# Task
Give again, unaltered, the line with "Najbardziej znanym wierszem" and all lines that follow it in the listing below, minus any pictures.

# Data for analysis
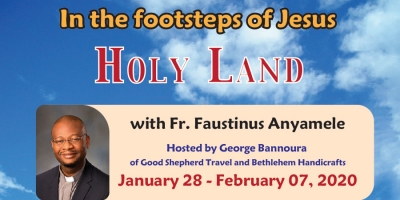 11 Days In the Footsteps of Jesus - Holy Land - from Denver - Jan. 28 - Feb. 07, 2020 - Fr. Faustinus Anyamele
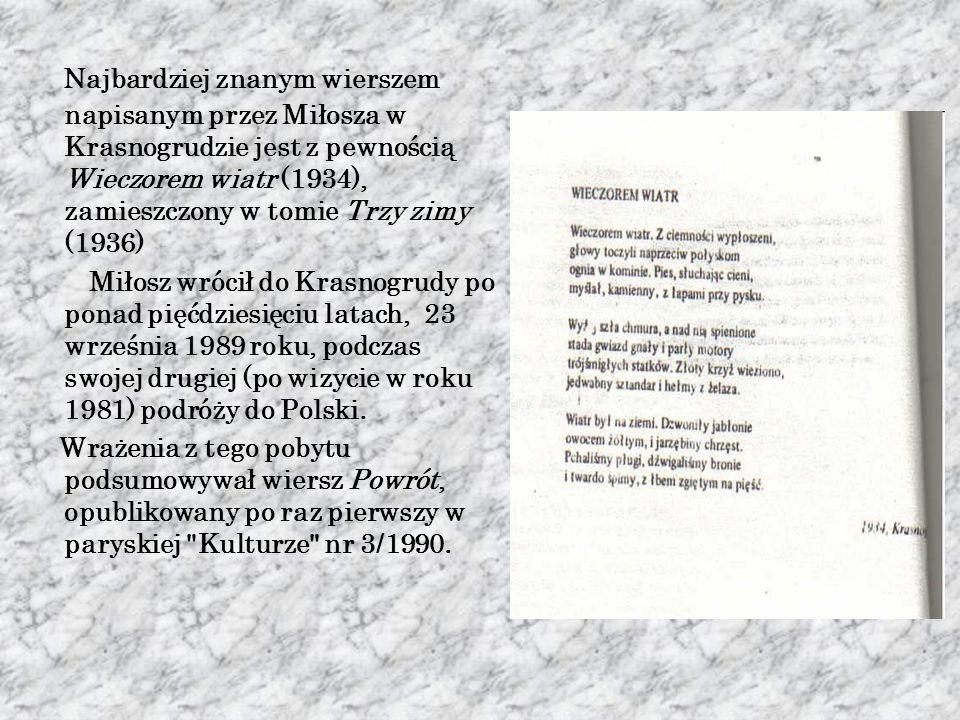 Najbardziej znanym wierszem napisanym przez Miłosza w Krasnogrudzie jest z pewnością Wieczorem wiatr (1934), zamieszczony w tomie Trzy zimy (1936) Miłosz wrócił do Krasnogrudy po ponad pięćdziesięciu latach, 23 września 1989 roku, podczas swojej drugiej (po wizycie w roku 1981) podróży do Polski.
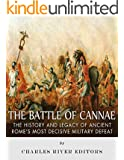 The Battle of Cannae: The History and Legacy of Ancient Rome's Most Decisive Military Defeat (English Edition)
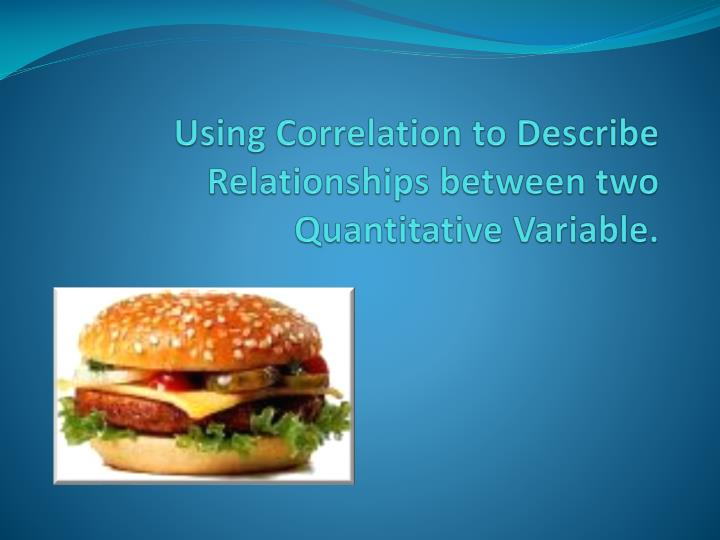 Using correlation to describe relationships between two quantitative variable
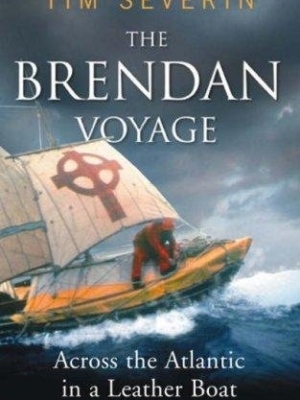 The Brendan Voyage: The Seafaring Classic That Followed St. Brendan to America: Across the Atlantic in a leather boat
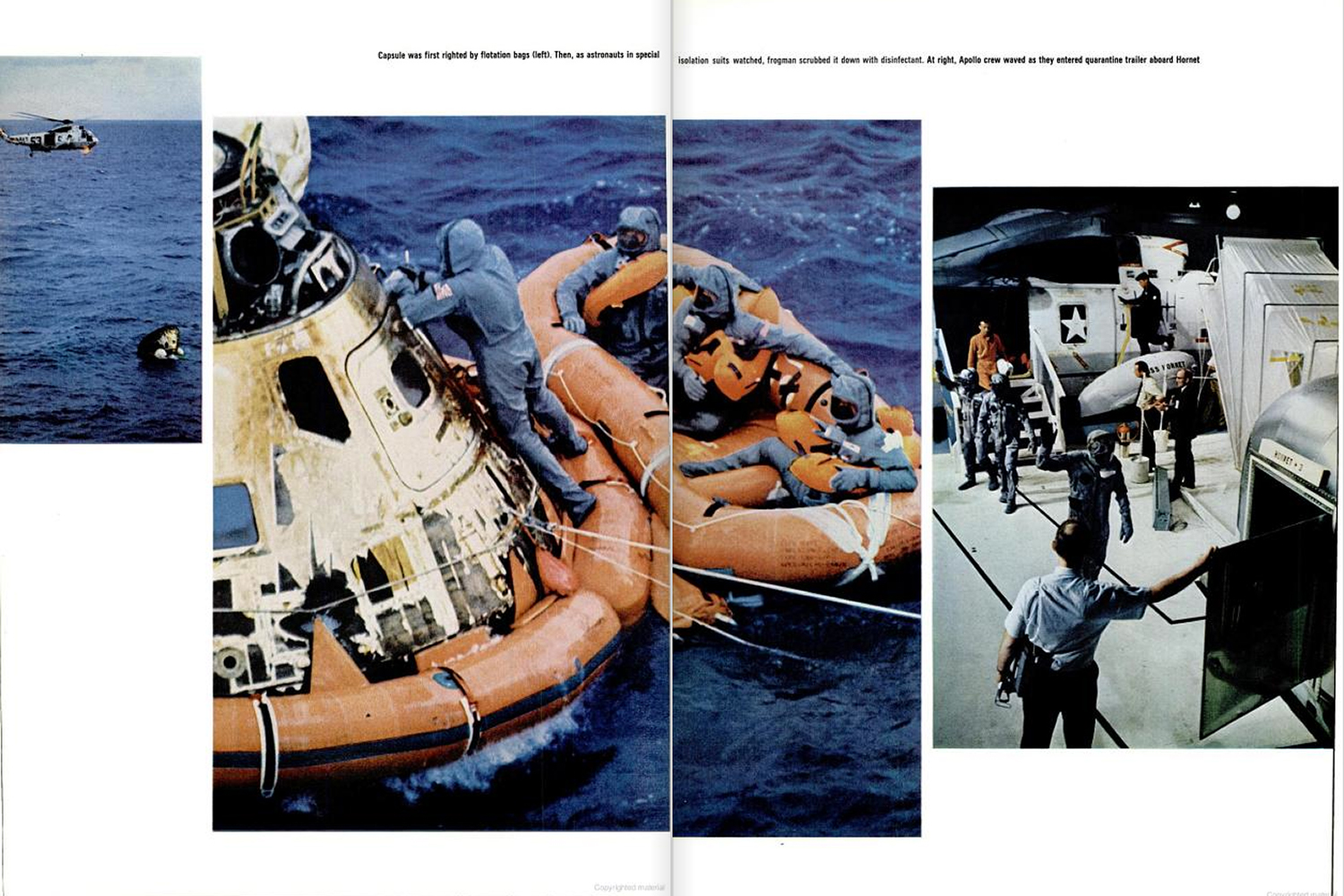 "<b>Life magazine Special Edition, August 11, 1969.</b> ""The capsule was first righted by floatation bags. Then as astronauts in special insulation suits watched, frogmen scrubbed it down with disinfectant. (right). Apollo crew waved as they entered quarantine aboard [the recovery ship] the <em>USS Hornet</em> ..."""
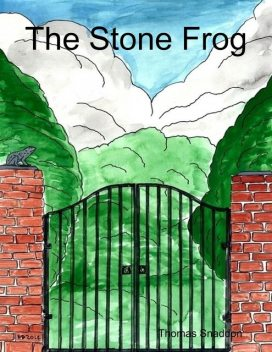 The Stone Frog, Thomas Snaddon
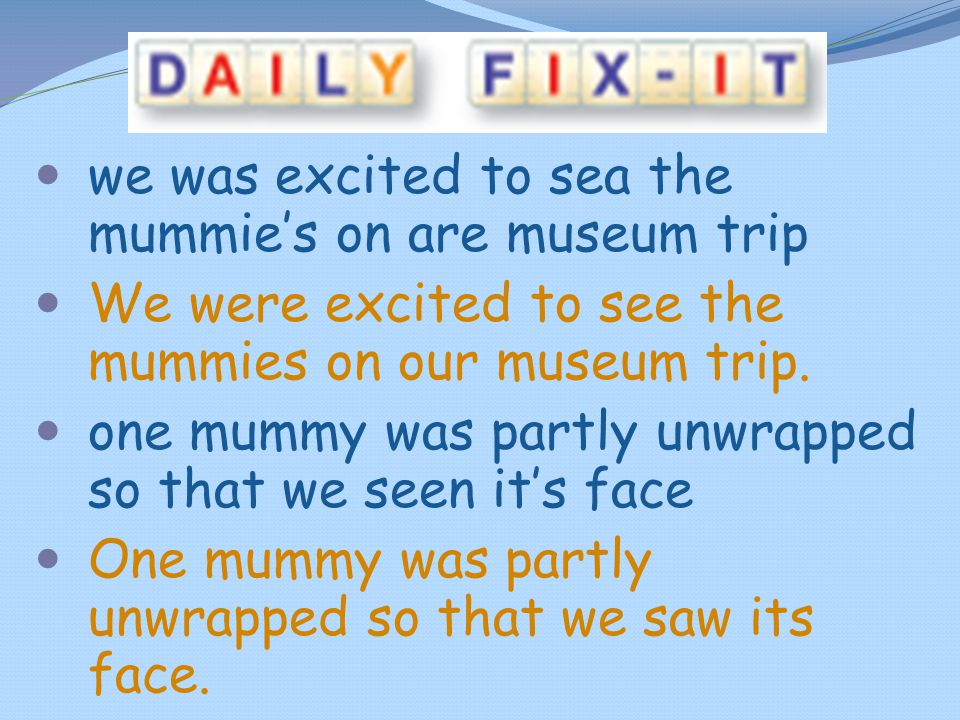we was excited to sea the mummie's on are museum trip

# Output of the exercise
 Najbardziej znanym wierszem napisanym przez Miłosza w Krasnogrudzie jest z pewnością Wieczorem wiatr (1934), zamieszczony w tomie Trzy zimy (1936) Miłosz wrócił do Krasnogrudy po ponad pięćdziesięciu latach, 23 września 1989 roku, podczas swojej drugiej (po wizycie w roku 1981) podróży do Polski.
 The Battle of Cannae: The History and Legacy of Ancient Rome's Most Decisive Military Defeat (English Edition)
 Using correlation to describe relationships between two quantitative variable
 The Brendan Voyage: The Seafaring Classic That Followed St. Brendan to America: Across the Atlantic in a leather boat
 "<b>Life magazine Special Edition, August 11, 1969.</b> ""The capsule was first righted by floatation bags. Then as astronauts in special insulation suits watched, frogmen scrubbed it down with disinfectant. (right). Apollo crew waved as they entered quarantine aboard [the recovery ship] the <em>USS Hornet</em> ..."""
 The Stone Frog, Thomas Snaddon
we was excited to sea the mummie's on are museum trip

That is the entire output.